In R, I have two dataframes, one with full names and one with abbreviated names, I want to dplyr join them to see which one has a flag.
However, it is very hard to get matched names, even when I match last names, there are same last names. I'm giving part of the data as example below. Is there anyway I can efficiently and correctly join these two dataframe without any mismatches?
data_1 like:
Player | Flag |
---|---|
W. Fofana | 1 |
N'Golo Kante | 1 |
Frank Anguissa | 1 |
data_2 like:
Player |
---|
David Datro Fofana |
Wesley Fofana |
N'Golo Kante |
Andre-Frank Zambo Anguissa |
I tried Last name matching:
data_1 <- data_1 %>%
mutate(player = sub('.*\\s', '', player))
data_2 <- data_2 %>%
mutate(player = sub('.*\\s', '', player))
This can match "Andre-Frank Zambo Anguissa" to "Frank Anguissa", but will mismatch W. Fofana and David Datro Fofana.
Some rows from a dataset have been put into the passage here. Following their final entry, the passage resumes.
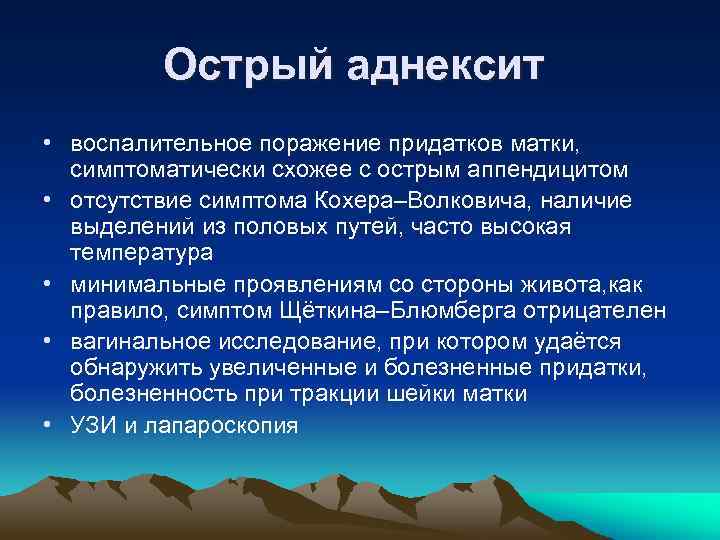 Острый аднексит

• воспалительное поражение придатков матки, симптоматически схожее с острым аппендицитом
• отсутствие симптома Кохера–Волковича, наличие выделений из половых путей, часто высокая температура
• минимальные проявлениям со стороны живота,как правило, симптом Щёткина–Блюмберга отрицателен
• вагинальное исследование, при котором удаётся обнаружить увеличенные и болезненные придатки, болезненность при тракции шейки матки
• УЗИ и лапароскопия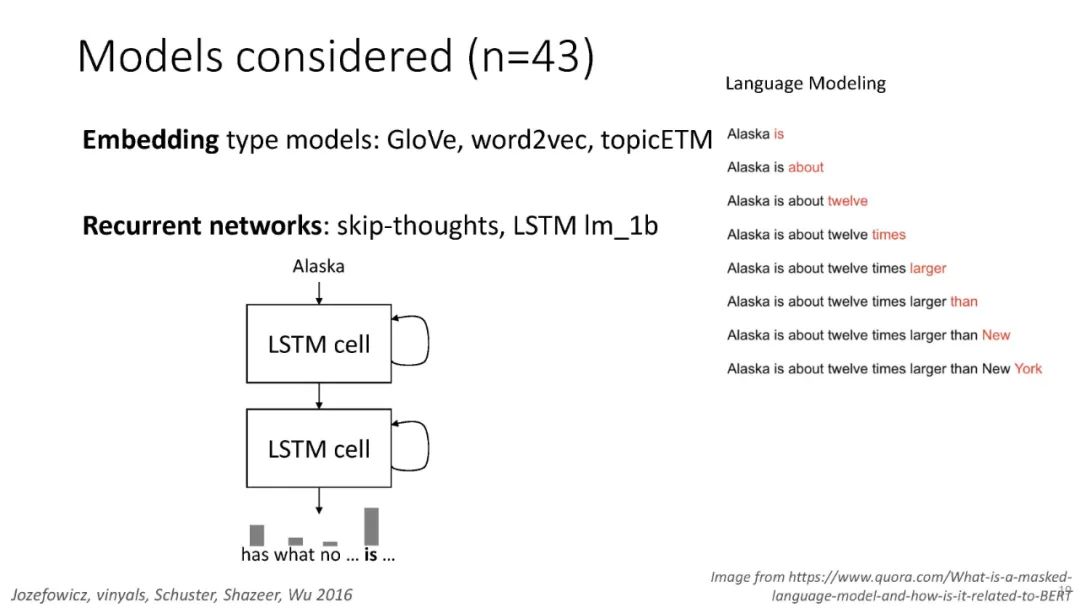 Models considered (n=43)

Embedding type models: GloVe, word2vec, topicETM

Recurrent networks: skip-thoughts, LSTM lm_1b

Alaska

LSTM cell

LSTM cell

has what no … is …

Language Modeling

Alaska is

Alaska is about

Alaska is about twelve

Alaska is about twelve times

Alaska is about twelve times larger

Alaska is about twelve times larger than

Alaska is about twelve times larger than New

Alaska is about twelve times larger than New York

Jozefowicz, vinyals, Schuster, Shazeer, Wu 2016

Image from https://www.quora.com/What-is-a-masked-language-model-and-how-is-it-related-to-BERT

19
But if I consider first name, I don't know how to keep cases like "Andre-Frank Zambo Anguissa" and "Frank Anguissa" matched. As that is a quite unique last name, by matching last name I actually can get correct match for it, if involve first name in, I don't think it will work. Any suggestions? Thanks a lot
I tried fuzzyjoin
too, but it's hard to choose a max_dist
that allows all correct match/join.